TEXT PROVIDED below:

Emmanuel Macron was accused of “cronyism” on Sunday over a controversial decision to allow his budget minister to assume a second post as mayor of a northern French city.
It was the latest blow to the unpopular centrist president since his party lost its absolute majority in parliament when 17 of its MPs defected to a new Left-leaning group last week.
Mr Macron has granted his protégé, Gérald Darmanin, an exemption to an unwritten rule that ministers may not hold another public office simultaneously, breaking an election promise by the president that members of his government would not hold second jobs.
A 2014 law banned French MPs from holding lucrative mayoral posts but it does not apply to ministers, who are not MPs in France. However, for the past two decades successive governments have generally observed a tacit ban on the practice, with few exceptions.
Mr Darmanin, 37, won the first round of the mayoral election in Tourcoing outright in March, making a runoff vote unnecessary. His victory was confirmed by a city council decision on Saturday. However, opposition parties challenged the legitimacy of the election given the record low turnout of only about a quarter of voters, days before France imposed its coronavirus lockdown.
Mr Darmanin, a conservative who has played a key role in Mr Macron’s pro-business economic reforms, said the president had granted him special permission “to hold both posts for a time and in view of the exceptional circumstances” of the coronavirus crisis. He said he would donate his mayor’s salary to the Society for the Protection of Animals.

End of TEXT PROVIDED.

**WHAT YOU NEED TO DO**:
(a) In the article on Macron's budget minister, take the stretch that begins at the words "Emmanuel Macron was" and stops after "hold second jobs.", and write it out again with "budget minister" swapped for "finance minister".
(b) According to the article on Macron's budget minister, where will Mr Darmanin donate his mayor's salary?
(c) Write what comes next in the article on Macron's budget minister, picking up after its last sentence.

DATA FOR REVIEW below:

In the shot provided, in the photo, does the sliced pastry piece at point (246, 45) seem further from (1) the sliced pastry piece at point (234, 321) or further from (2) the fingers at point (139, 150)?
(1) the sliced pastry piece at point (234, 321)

End of DATA FOR REVIEW.
DATA FOR REVIEW below:

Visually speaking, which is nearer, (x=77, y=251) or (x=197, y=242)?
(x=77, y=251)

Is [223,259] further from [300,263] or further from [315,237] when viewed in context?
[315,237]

End of DATA FOR REVIEW.

**EXERCISE RESULTS**:
(a)
Emmanuel Macron was accused of “cronyism” on Sunday over a controversial decision to allow his finance minister to assume a second post as mayor of a northern French city.
It was the latest blow to the unpopular centrist president since his party lost its absolute majority in parliament when 17 of its MPs defected to a new Left-leaning group last week.
Mr Macron has granted his protégé, Gérald Darmanin, an exemption to an unwritten rule that ministers may not hold another public office simultaneously, breaking an election promise by the president that members of his government would not hold second jobs.

(b) To the Society for the Protection of Animals.

(c)
Valérie Pécresse, the influential conservative president of the Paris region, said: “I really don’t see how you can be budget minister at a time of crisis and mayor of a city with a population of 100,000 at the same time.”
Rémi Meurin, a far-Right Tourcoing councillor, accused Mr Macron of “flagrant cronyism” aimed at enlarging his party’s slender grassroots support base. “This means he will be a part-time minister and a part-time mayor.”
After Mr Macron’s surprise ascent to the presidency in 2017, he was credited with redrawing the political landscape, obliterating traditional political divisions to include Right- and Left-wingers in his government.
But his party, La République En Marche (LREM), has haemorrhaged Left-wing support amid protests and strikes over his economic reforms. The president’s approval rating is now 39 per cent, according to a poll published on Sunday.